Pakar Sebut Penolakan Regulasi Galon BPA Kaburkan Problem Sampah Plastik yang Sebenarnya
Polemik regulasi BPOM tersebut juga memantik pembahasan mengenai galon air minum berbahan Polyethylene Terephthalate (PET) yang dinilai lebih aman.
Penulis: Matheus Elmerio Manalu
Editor: Bardjan
TRIBUNNEWS.COM - Perdebatan penggunaan galon air minum kemasan guna ulang dan galon sekali pakai kembali ramai, terutama seiring dengan Badan Pengawas Obat dan Makanan (BPOM) yang akan menerapkan aturan pelabelan risiko senyawa kimia Bisfenol-A (BPA) pada galon guna ulang berbahan polikarbonat.
Penolakan regulasi pelabelan risiko BPA pada galon air minum datang dari sejumlah kalangan, baik dari kalangan pejabat pemerintah terkait, akademisi, asosiasi hingga lembaga swadaya masyarakat (LSM).
Namun, Yusra Abdi, pemerhati ekonomi sirkular dari Nusantara Circular Economy & Sustainability Initiatives (NCESI), menganggap bahwa penolakan tersebut dibuat hanya berdasarkan kepentingan produsen galon guna ulang.
“Suara penolakan itu sepertinya jadi sejalan dengan kepentingan produsen galon air polikarbonat pemilik market leader yang justru menjadi salah satu penyumbang sampah AMDK terbesar di Indonesia,” tegas Yusra Abdi di Jakarta, dilansir dari rilis yang diterima Tribunnews, Selasa (19/7/2022).

TUJUAN LATIHAN ->
Teruskan artikel berita tentang polemik pelabelan risiko BPA pada galon air minum, dimulai setelah kalimat terakhir yang ditampilkan.

BARIS ENTRI ->
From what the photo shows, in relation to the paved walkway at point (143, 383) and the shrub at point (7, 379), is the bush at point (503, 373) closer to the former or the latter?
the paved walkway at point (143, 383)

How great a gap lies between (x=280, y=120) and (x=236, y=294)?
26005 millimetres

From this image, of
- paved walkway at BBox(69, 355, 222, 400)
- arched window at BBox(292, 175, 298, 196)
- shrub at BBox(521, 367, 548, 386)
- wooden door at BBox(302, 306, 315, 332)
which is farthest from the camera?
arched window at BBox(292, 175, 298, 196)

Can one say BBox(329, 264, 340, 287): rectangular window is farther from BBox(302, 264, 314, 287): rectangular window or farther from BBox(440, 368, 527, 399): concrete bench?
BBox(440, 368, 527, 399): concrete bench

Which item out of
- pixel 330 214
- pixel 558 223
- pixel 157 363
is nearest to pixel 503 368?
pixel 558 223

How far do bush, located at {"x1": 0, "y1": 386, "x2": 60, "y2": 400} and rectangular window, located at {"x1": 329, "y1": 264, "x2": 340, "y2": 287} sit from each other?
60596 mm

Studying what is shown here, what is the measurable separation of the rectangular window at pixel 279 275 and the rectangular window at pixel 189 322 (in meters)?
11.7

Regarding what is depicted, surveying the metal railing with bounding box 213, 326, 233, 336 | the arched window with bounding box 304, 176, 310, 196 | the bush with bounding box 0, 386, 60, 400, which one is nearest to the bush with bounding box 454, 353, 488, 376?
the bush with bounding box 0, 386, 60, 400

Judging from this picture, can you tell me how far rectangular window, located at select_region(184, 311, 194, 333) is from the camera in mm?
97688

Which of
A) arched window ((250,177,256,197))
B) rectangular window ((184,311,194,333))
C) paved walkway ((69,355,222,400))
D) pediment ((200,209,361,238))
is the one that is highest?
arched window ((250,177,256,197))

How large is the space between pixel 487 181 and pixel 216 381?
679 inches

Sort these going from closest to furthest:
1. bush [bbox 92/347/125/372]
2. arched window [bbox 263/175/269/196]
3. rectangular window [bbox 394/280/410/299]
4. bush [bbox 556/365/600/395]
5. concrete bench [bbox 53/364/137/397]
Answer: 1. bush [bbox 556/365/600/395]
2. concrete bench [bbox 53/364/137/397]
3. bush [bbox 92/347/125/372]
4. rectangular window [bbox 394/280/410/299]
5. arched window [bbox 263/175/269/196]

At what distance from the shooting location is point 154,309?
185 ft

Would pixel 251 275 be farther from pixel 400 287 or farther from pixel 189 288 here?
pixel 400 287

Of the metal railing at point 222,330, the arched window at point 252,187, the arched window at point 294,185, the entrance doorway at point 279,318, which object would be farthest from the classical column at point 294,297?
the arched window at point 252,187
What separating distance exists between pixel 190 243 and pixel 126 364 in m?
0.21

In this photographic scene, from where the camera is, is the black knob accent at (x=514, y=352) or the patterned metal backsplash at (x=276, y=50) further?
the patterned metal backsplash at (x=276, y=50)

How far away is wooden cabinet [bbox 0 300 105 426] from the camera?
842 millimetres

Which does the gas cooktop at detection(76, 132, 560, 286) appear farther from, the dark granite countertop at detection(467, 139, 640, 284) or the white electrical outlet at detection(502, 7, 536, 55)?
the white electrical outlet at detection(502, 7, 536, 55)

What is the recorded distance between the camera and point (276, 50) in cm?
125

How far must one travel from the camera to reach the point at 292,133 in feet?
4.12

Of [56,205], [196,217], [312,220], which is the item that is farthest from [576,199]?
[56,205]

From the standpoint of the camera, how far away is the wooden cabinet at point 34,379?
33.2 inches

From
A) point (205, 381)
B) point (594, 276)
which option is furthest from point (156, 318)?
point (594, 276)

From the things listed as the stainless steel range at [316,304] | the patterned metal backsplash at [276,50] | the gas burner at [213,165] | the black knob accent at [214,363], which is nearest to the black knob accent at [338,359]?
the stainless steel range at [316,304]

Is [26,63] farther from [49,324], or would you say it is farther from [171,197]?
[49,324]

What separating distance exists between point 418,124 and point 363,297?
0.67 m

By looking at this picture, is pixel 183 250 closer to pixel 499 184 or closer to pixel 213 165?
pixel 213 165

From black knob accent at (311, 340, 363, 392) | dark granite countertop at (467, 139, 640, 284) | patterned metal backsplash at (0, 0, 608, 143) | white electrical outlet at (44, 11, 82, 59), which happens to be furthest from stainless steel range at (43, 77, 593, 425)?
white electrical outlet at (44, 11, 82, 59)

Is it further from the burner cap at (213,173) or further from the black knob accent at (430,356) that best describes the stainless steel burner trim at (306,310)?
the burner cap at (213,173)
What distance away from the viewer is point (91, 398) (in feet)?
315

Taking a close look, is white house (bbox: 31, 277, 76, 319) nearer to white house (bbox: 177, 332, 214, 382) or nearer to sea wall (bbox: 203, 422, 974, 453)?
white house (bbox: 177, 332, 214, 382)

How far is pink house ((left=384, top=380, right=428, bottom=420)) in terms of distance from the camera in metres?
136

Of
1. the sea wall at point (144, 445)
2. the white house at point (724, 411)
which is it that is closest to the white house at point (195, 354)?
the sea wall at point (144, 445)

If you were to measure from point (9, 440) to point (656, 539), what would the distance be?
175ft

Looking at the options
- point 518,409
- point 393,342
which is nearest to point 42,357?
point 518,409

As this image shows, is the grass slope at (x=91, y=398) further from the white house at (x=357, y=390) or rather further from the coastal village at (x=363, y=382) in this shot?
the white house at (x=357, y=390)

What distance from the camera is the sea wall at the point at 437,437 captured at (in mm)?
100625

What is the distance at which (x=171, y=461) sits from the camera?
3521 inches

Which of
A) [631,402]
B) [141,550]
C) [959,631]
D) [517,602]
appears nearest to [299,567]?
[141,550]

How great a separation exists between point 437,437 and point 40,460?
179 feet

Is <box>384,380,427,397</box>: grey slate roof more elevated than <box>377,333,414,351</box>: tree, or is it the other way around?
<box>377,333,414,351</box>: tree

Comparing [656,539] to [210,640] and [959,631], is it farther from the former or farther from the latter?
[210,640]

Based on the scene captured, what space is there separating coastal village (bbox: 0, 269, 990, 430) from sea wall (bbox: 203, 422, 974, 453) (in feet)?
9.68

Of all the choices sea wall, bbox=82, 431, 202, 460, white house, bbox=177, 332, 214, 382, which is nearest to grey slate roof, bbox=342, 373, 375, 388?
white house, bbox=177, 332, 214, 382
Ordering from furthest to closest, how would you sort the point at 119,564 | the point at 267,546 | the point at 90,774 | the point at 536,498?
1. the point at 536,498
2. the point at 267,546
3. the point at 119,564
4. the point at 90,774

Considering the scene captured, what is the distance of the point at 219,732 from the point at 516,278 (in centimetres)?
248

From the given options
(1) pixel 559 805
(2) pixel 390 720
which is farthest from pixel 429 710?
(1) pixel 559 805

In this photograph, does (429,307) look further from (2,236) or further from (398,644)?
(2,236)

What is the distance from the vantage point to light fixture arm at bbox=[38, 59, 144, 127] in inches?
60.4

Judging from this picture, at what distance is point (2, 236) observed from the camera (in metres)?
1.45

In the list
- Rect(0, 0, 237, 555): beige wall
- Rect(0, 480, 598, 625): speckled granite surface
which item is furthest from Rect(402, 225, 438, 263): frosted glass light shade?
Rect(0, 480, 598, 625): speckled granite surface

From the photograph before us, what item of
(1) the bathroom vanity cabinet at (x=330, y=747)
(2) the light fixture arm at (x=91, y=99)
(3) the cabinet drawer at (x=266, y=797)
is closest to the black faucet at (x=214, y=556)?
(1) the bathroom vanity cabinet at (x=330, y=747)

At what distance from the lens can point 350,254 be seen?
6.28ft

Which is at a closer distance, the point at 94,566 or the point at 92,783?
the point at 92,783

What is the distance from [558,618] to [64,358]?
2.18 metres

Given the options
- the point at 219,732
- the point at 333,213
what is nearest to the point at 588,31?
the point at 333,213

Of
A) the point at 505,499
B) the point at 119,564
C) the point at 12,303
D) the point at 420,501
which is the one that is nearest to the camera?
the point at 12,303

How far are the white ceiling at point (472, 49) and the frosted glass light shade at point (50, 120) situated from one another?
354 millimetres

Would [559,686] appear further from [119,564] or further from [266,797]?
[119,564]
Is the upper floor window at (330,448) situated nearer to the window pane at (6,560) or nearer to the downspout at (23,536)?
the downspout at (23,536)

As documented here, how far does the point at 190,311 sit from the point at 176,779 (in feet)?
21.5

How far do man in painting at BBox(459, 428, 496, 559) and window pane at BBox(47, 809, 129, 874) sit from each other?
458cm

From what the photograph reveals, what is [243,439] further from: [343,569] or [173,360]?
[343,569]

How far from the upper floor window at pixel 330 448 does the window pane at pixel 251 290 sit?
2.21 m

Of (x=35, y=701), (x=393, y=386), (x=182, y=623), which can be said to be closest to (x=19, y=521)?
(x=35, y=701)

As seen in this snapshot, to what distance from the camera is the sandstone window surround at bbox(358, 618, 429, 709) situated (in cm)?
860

JAWABAN TERTULIS ->
Polemik regulasi BPOM tersebut juga memantik pembahasan mengenai galon air minum berbahan Polyethylene Terephthalate (PET) yang dinilai lebih aman.
Menurut Yusra, informasi yang mendukung penolakan rencana regulasi BPOM, terlebih dari akademisi, adalah sesat informasi, mengingat aturan tersebut dibuat dengan tujuan untuk melindungi konsumen.
Yusra pun mengkritik penolakan tersebut hanya membebek dari sebagian industri yang melobi BPOM untuk menghambat rencana regulasi pelabelan BPA.
"Salah satunya adalah dengan menyebut aturan pelabelan risiko polikarbonat bakal menambah jumlah sampah plastik, karena publik bakal terdorong untuk meninggalkan galon isi ulang dan beralih ke galon sekali pakai yang bebas polikarbonat," katanya.
Padahal, lanjut Yusra, semua air minum dalam kemasan (AMDK) non-galon yang beredar di pasar–kecuali gelas plastik–merupakan kemasan sekali pakai yang umumnya berbahan PET yang bebas polikarbonat. Penjualan terbesar produsen AMDK ternama di Indonesia pun bersumber dari penjualan kemasan single pack size sekali pakai yang semuanya berbahan PET.
Mereka juga menuding regulasi BPOM tersebut bisa merugikan dunia usaha dan hanya menguntungkan produsen yang menggunakan galon air minum berbahan PET yang dinilai relatif aman.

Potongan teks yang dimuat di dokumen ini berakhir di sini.